## [Problems]
a. Rewrite the leader election integration example, starting with "func (app *Application)" and going on through "ctx := context.Background()", with "setupLeaderCallbacks" replaced by "registerLeaderCallbacks".
b. In the leader election integration example, which dependency injection framework does the startup log message name?

10 KiB
10 KiB
Leader Election Integration Example
Quick Integration into MapleFile Backend
Step 1: Add to Wire Providers (app/wire.go)
// In app/wire.go, add to wire.Build():
wire.Build(
// ... existing providers ...
// Leader Election
leaderelection.ProvideLeaderElection,
// ... rest of providers ...
)
Step 2: Update Application Struct (app/app.go)
import (
"codeberg.org/mapleopentech/monorepo/cloud/maplefile-backend/pkg/leaderelection"
)
type Application struct {
config *config.Config
httpServer *http.WireServer
logger *zap.Logger
migrator *cassandradb.Migrator
leaderElection leaderelection.LeaderElection // ADD THIS
}
func ProvideApplication(
cfg *config.Config,
httpServer *http.WireServer,
logger *zap.Logger,
migrator *cassandradb.Migrator,
leaderElection leaderelection.LeaderElection, // ADD THIS
) *Application {
return &Application{
config: cfg,
httpServer: httpServer,
logger: logger,
migrator: migrator,
leaderElection: leaderElection, // ADD THIS
}
}
Step 3: Start Leader Election in Application (app/app.go)
func (app *Application) Start() error {
app.logger.Info("🚀 MapleFile Backend Starting (Wire DI)",
zap.String("version", app.config.App.Version),
zap.String("environment", app.config.App.Environment),
zap.String("di_framework", "Google Wire"))
// Start leader election if enabled
if app.config.LeaderElection.Enabled {
app.logger.Info("Starting leader election")
// Register callbacks
app.setupLeaderCallbacks()
// Start election in background
go func() {
ctx := context.Background()
if err := app.leaderElection.Start(ctx); err != nil {
app.logger.Error("Leader election failed", zap.Error(err))
}
}()

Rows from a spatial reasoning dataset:
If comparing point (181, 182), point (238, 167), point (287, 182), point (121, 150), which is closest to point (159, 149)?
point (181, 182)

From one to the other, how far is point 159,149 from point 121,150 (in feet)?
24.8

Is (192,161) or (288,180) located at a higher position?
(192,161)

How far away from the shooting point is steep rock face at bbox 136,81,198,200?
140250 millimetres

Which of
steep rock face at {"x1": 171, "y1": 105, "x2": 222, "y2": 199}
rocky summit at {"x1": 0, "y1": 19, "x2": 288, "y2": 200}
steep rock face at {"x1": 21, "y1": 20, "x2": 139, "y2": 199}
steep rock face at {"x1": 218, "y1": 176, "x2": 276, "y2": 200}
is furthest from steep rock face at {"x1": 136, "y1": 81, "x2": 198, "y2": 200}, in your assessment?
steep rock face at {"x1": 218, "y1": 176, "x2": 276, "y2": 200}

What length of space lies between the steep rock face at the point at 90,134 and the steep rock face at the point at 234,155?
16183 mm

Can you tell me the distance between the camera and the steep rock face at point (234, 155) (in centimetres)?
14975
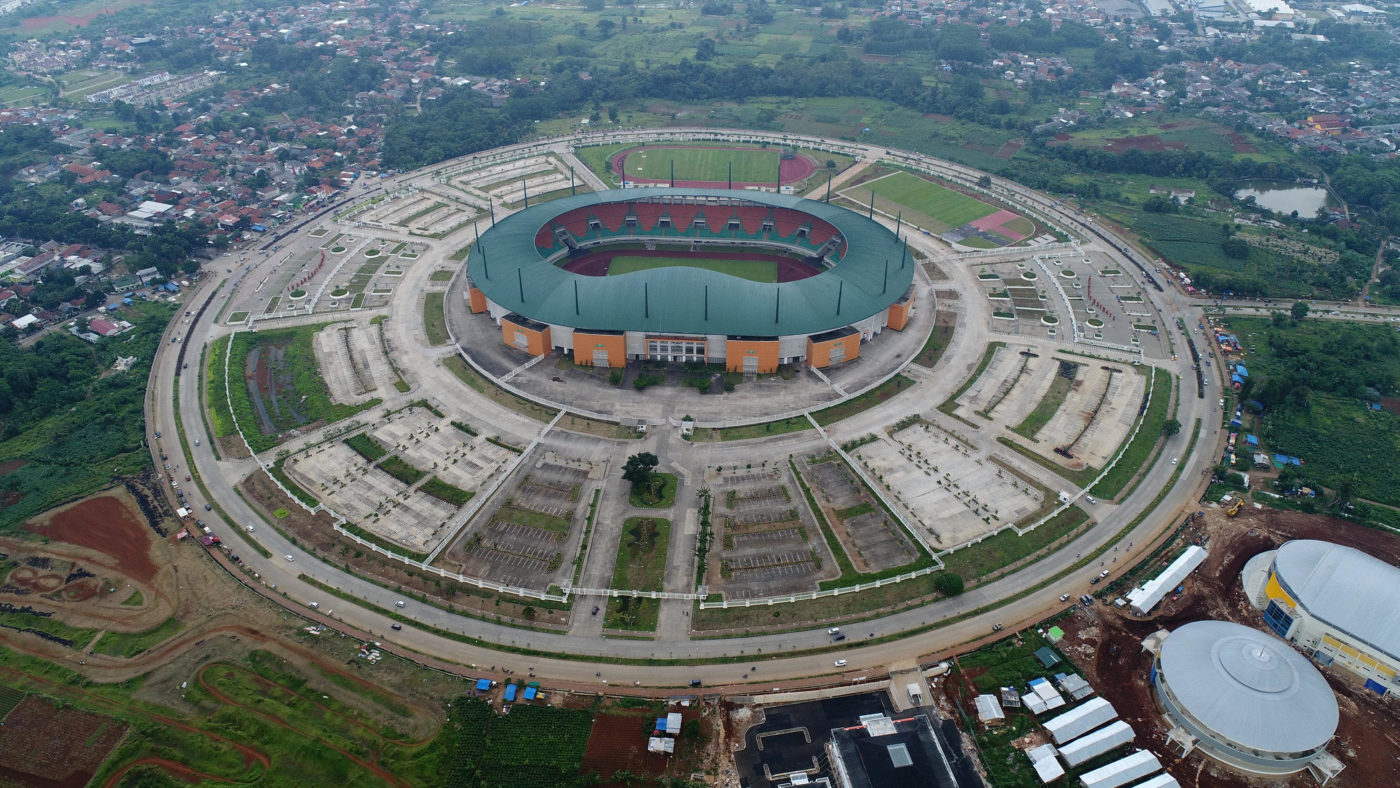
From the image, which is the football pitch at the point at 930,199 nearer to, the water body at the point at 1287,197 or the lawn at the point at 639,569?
Result: the water body at the point at 1287,197

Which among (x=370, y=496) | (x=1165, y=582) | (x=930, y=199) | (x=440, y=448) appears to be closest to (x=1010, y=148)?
(x=930, y=199)

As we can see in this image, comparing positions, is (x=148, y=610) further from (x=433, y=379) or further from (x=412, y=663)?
(x=433, y=379)

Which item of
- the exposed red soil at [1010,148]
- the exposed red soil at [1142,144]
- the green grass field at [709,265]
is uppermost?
the exposed red soil at [1142,144]

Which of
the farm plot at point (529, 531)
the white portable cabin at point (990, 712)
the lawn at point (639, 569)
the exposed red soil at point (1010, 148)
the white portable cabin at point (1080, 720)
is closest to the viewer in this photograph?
the white portable cabin at point (1080, 720)

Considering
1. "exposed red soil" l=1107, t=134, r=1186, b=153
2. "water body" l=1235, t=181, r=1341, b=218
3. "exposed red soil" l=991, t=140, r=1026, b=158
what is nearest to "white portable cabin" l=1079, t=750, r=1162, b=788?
"water body" l=1235, t=181, r=1341, b=218

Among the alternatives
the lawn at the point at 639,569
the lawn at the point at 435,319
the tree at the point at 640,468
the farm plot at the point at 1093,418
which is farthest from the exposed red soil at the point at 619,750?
the lawn at the point at 435,319

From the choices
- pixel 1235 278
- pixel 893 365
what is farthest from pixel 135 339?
pixel 1235 278
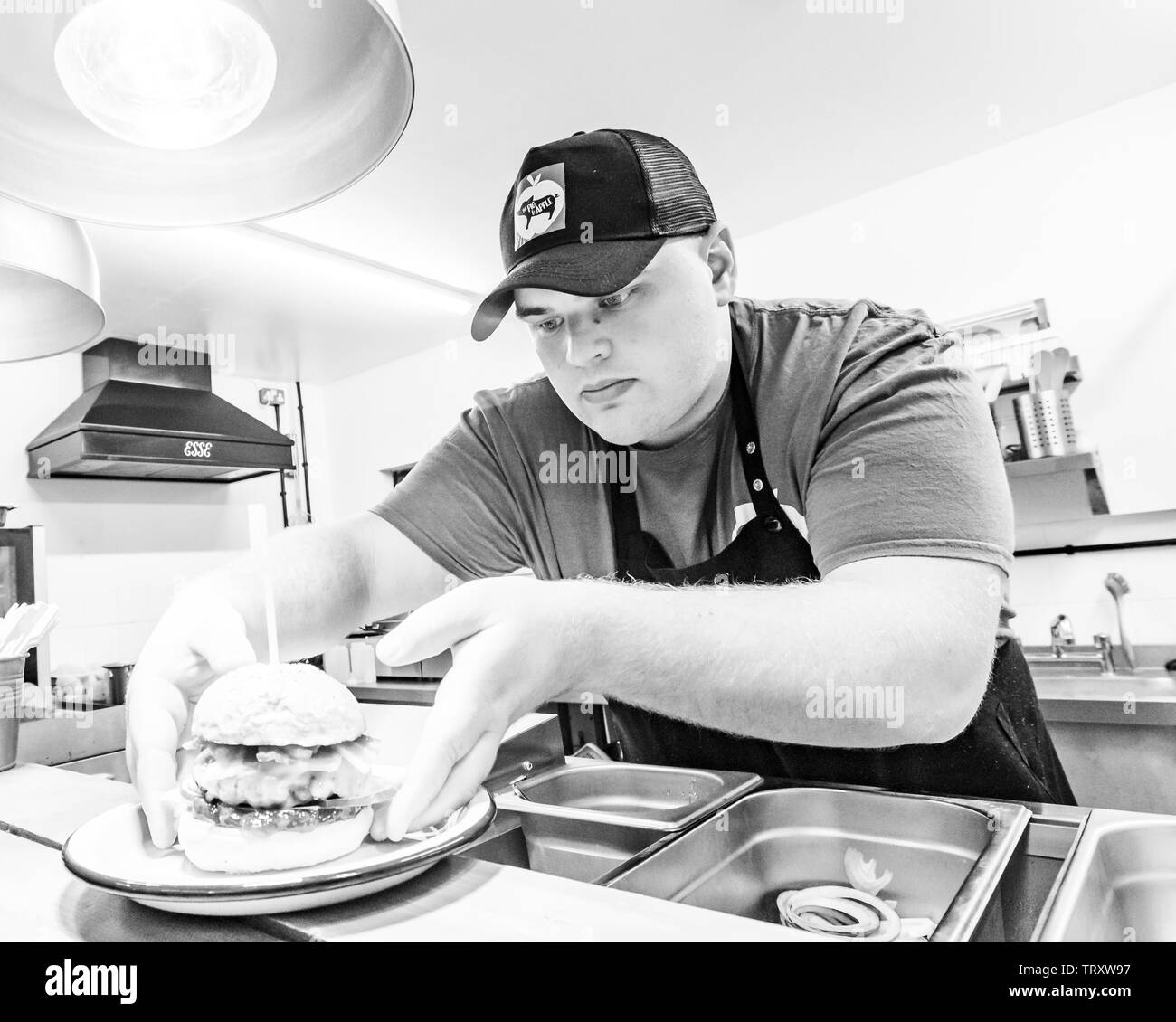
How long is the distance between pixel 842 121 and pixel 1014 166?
84 cm

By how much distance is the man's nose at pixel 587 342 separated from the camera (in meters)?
1.22

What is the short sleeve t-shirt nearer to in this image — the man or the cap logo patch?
the man

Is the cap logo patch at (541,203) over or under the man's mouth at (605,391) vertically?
over

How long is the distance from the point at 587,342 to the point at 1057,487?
9.09ft

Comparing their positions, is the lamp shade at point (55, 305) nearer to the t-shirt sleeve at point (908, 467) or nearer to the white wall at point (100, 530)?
the t-shirt sleeve at point (908, 467)

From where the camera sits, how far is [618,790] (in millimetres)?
1248

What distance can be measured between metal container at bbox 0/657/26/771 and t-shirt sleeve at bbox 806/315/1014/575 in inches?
56.0

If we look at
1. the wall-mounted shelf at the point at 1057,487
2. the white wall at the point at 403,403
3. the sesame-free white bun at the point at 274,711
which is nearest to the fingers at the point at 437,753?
the sesame-free white bun at the point at 274,711
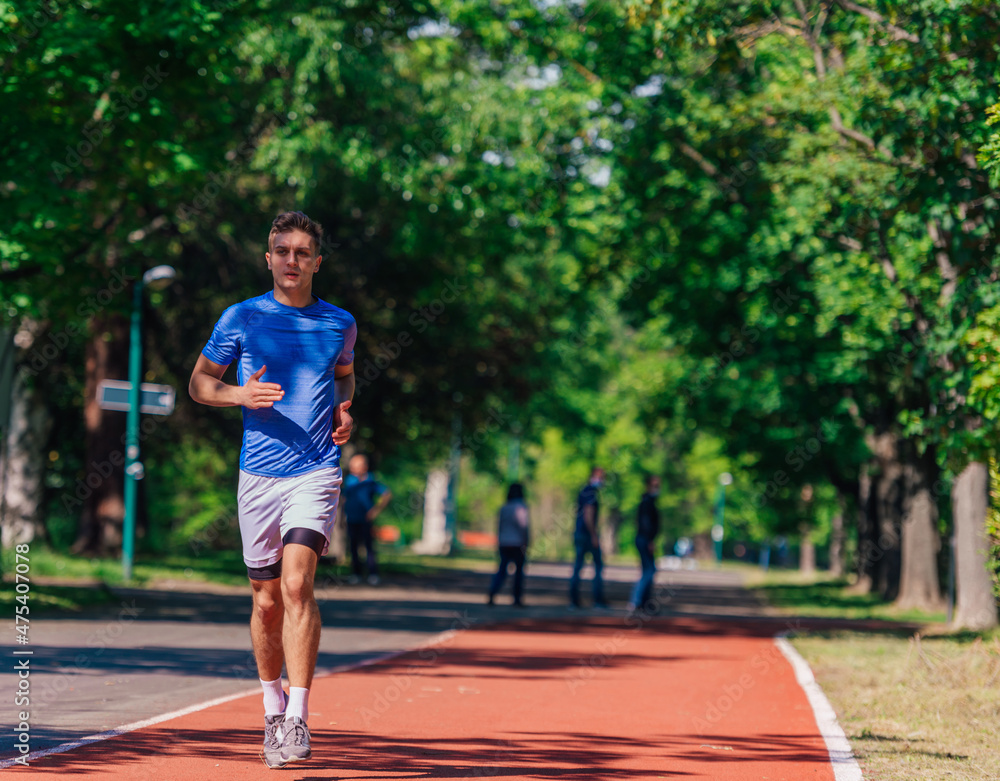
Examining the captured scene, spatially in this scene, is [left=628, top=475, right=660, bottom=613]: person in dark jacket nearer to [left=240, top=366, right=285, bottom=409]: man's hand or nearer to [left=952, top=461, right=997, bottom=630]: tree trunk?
[left=952, top=461, right=997, bottom=630]: tree trunk

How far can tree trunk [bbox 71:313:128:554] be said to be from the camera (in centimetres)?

## [Completed exercise]
a.
func (app *Application) Start() error {
app.logger.Info("🚀 MapleFile Backend Starting (Wire DI)",
zap.String("version", app.config.App.Version),
zap.String("environment", app.config.App.Environment),
zap.String("di_framework", "Google Wire"))
// Start leader election if enabled
if app.config.LeaderElection.Enabled {
app.logger.Info("Starting leader election")
// Register callbacks
app.registerLeaderCallbacks()
// Start election in background
go func() {
ctx := context.Background()

b. Google Wire